La motion de censure présentée par le Chega contre le gouvernement de Luís Montenegro a été rejetée ce mardi à l'Assemblée de la République, l'exécutif restant en fonctions. L'initiative avait comme principal fondement politique la décision du Premier ministre de maintenir Luís Neves comme ministre de l'Administration interne, malgré les polémiques impliquant ce membre du gouvernement. Pendant le débat, Montenegro a de nouveau défendu Luís Neves, réitérant sa confiance envers le titulaire du portefeuille et rejetant les raisons invoquées par le Chega.
L'issue du vote était pratiquement définie avant le débat, après que le Parti socialista eut annoncé son abstention. La position socialista privait l'initiative du Chega de la possibilité d'atteindre la majorité absolue nécessaire pour produire l'effet prévu constitutionnellement : la démission du Gouvernement. Le PSD et le CDS-PP ont annoncé un vote contre, ainsi que l'Iniciativa Liberal, le Livre et le PAN. Le PS, le PCP et le Bloc de gauche se sont abstenus, tandis que le Chega était le seul parti à voter en faveur.
Selon les termes de la Constitution de la République portugaise, l'approbation d'une motion de censure par majorité absolue des diputados en efectividad de funciones implique la démission du Gouvernement.

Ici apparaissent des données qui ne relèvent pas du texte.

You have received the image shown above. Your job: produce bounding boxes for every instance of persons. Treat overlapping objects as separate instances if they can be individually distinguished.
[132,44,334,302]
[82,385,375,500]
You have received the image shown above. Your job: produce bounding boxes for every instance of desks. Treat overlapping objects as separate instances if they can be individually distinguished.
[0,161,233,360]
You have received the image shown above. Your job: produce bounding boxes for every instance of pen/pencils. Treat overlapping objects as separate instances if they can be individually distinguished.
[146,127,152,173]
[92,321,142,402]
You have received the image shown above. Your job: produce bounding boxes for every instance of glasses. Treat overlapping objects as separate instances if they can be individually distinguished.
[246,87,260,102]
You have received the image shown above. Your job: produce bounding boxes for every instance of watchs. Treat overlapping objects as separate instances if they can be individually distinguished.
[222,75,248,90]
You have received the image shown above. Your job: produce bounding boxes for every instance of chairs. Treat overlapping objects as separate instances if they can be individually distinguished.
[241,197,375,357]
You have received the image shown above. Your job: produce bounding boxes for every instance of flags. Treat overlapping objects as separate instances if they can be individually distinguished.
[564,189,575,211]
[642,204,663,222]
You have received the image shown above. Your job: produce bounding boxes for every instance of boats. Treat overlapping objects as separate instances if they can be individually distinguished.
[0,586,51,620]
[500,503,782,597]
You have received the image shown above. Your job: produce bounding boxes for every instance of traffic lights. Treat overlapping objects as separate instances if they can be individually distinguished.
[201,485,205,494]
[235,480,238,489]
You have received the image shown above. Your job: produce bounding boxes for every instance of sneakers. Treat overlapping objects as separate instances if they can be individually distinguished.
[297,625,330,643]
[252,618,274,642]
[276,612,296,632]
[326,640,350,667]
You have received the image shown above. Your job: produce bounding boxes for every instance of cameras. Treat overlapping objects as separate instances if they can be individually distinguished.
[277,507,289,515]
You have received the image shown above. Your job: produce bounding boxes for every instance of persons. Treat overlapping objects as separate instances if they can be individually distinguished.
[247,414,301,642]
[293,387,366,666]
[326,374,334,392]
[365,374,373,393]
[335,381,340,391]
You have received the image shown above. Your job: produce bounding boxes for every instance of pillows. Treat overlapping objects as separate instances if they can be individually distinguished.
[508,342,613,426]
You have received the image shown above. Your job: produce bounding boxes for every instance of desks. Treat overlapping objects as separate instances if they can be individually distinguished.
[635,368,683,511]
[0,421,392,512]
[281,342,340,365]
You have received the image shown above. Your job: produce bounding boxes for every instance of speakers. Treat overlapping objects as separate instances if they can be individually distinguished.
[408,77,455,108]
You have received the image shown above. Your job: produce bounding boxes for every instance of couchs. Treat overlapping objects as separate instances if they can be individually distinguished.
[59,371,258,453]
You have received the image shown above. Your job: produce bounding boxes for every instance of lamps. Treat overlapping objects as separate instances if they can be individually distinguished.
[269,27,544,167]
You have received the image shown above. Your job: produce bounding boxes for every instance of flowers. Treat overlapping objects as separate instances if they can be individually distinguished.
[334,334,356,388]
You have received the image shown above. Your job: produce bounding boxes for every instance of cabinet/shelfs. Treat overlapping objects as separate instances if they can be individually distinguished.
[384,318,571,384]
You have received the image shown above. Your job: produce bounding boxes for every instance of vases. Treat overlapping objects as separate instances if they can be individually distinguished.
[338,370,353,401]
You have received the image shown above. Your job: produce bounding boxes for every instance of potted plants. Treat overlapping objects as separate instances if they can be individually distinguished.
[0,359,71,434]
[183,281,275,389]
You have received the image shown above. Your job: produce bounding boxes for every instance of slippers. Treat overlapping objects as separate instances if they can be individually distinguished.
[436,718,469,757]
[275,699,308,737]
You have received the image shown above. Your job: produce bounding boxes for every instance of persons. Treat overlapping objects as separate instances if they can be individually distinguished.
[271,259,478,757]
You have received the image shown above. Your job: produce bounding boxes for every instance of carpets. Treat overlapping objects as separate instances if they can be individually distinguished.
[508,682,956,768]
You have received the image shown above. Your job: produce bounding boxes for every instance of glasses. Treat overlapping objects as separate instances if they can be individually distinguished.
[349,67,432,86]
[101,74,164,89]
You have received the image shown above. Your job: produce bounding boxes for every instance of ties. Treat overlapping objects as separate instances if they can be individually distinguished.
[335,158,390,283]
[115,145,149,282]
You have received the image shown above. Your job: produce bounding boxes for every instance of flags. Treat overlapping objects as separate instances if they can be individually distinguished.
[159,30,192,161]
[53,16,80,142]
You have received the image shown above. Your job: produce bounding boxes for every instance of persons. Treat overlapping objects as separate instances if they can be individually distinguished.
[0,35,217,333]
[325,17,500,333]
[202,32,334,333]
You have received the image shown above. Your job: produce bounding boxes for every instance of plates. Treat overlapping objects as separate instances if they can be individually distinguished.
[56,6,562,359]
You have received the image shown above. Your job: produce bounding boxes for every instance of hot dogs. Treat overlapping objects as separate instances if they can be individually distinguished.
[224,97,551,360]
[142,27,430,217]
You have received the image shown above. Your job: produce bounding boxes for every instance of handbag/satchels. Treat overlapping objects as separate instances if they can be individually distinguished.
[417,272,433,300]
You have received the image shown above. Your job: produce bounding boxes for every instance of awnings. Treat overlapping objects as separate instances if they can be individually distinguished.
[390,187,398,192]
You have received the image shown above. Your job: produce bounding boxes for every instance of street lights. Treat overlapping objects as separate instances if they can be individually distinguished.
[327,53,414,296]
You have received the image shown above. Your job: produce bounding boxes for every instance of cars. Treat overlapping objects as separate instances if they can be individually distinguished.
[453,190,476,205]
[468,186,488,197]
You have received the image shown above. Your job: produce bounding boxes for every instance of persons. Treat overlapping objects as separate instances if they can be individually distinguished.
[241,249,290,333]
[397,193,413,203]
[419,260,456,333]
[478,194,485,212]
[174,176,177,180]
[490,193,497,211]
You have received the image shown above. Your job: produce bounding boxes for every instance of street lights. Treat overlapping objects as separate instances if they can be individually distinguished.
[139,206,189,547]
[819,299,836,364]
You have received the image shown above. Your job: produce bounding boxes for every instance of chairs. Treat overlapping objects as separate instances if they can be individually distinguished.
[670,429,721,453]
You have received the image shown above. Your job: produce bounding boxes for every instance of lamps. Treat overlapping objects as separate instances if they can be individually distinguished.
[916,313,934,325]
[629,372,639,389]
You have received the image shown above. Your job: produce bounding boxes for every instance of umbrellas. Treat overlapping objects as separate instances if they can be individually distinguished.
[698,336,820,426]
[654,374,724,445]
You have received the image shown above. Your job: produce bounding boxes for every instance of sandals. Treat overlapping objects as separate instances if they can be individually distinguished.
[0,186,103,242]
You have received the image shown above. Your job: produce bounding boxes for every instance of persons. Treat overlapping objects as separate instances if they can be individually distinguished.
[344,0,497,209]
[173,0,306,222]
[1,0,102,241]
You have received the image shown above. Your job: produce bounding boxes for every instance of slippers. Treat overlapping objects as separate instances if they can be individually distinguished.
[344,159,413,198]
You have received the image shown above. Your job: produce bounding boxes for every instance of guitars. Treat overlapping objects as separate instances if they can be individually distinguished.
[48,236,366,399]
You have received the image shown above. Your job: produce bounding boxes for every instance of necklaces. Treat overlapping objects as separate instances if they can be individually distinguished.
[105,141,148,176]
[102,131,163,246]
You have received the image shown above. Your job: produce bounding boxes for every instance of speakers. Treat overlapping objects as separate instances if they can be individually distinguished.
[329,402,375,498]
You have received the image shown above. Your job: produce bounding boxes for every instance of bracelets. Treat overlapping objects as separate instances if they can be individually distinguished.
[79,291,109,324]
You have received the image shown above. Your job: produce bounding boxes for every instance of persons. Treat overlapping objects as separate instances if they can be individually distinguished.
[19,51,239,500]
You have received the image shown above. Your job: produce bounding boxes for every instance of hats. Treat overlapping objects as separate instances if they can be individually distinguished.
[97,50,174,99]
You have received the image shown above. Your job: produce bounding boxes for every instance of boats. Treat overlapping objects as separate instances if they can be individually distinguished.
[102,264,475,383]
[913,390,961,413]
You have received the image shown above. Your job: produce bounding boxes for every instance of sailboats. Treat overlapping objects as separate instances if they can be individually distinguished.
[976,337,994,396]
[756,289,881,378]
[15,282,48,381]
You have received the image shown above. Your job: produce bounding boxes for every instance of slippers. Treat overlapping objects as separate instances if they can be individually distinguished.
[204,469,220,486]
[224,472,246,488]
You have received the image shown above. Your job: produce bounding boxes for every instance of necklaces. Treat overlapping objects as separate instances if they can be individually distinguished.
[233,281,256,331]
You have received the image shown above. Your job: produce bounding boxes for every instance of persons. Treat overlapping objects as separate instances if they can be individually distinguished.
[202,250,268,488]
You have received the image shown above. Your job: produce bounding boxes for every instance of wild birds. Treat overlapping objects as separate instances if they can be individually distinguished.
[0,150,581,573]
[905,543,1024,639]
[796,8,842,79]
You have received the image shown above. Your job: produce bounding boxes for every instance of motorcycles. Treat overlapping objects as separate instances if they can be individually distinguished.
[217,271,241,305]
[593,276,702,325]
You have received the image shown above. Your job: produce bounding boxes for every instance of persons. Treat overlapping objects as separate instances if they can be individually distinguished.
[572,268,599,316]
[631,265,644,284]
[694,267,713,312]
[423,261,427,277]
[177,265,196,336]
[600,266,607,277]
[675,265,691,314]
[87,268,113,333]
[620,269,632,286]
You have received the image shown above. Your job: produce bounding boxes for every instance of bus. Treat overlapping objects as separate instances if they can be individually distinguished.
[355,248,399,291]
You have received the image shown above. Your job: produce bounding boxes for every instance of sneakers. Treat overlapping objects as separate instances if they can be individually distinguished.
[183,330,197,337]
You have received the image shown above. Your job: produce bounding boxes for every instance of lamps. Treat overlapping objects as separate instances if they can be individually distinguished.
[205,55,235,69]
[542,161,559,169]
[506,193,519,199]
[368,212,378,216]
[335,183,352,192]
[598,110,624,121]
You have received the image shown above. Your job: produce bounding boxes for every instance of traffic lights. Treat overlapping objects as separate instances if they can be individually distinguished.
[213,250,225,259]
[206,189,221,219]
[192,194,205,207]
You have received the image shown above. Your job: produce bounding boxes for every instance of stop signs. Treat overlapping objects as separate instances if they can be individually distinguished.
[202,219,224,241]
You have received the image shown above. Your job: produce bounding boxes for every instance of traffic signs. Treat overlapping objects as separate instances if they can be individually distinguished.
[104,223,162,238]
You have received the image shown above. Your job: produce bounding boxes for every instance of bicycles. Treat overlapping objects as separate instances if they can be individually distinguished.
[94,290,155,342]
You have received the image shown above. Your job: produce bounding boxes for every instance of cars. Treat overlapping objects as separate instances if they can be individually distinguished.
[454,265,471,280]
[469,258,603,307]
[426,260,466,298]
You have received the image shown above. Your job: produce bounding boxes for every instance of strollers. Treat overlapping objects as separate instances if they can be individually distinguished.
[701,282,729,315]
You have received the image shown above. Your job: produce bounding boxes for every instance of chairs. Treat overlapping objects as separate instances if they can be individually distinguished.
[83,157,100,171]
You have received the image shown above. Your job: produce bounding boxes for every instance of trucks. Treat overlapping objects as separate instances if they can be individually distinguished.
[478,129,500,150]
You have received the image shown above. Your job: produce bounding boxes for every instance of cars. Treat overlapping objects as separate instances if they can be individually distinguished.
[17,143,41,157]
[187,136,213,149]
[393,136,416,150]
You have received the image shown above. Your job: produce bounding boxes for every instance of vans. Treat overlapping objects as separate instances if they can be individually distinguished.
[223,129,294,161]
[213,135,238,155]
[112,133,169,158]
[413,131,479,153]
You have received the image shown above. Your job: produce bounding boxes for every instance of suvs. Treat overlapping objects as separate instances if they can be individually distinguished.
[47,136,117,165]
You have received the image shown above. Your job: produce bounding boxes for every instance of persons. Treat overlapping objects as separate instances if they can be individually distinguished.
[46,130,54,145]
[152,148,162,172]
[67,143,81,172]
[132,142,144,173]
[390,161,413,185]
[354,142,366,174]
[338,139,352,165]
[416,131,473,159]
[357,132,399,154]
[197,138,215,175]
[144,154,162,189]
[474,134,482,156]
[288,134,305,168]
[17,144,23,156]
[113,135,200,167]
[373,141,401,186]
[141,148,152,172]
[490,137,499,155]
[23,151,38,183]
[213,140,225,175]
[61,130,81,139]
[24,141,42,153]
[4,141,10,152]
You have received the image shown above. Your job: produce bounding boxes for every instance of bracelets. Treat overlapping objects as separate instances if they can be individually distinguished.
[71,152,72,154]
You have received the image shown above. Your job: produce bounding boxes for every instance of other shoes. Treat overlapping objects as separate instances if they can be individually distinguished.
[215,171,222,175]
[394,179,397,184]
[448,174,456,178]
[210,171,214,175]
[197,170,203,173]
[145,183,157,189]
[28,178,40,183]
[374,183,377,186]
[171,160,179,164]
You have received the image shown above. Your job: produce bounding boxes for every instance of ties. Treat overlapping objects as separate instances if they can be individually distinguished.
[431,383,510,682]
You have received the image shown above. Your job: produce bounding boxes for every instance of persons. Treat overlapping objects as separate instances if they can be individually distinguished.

L'initiative du Chega, intitulée « Pour la fin d'un gouvernement sans autorité politique, incapable d'assumer ses responsabilités et de garantir la confiance dans les institutions », a été déposée par le parti dirigé par André Ventura la semaine dernière et constituait la première motion de censure dirigée contre le XXVe Gouvernement constitutionnel.
Le débat s'est déroulé un jour particulièrement marqué par l'examen parlementaire de Luís Neves, qui avait été entendu le matin même par la Commission des affaires constitutionnelles, des droits, des libertés et des garanties. Suite au rejet de l'initiative, le gouvernement de Luís Montenegro maintient ses fonctions. Le Chega a déjà annoncé son intention de poursuivre le contrôle politique par le biais d'une commission d'enquête parlementaire.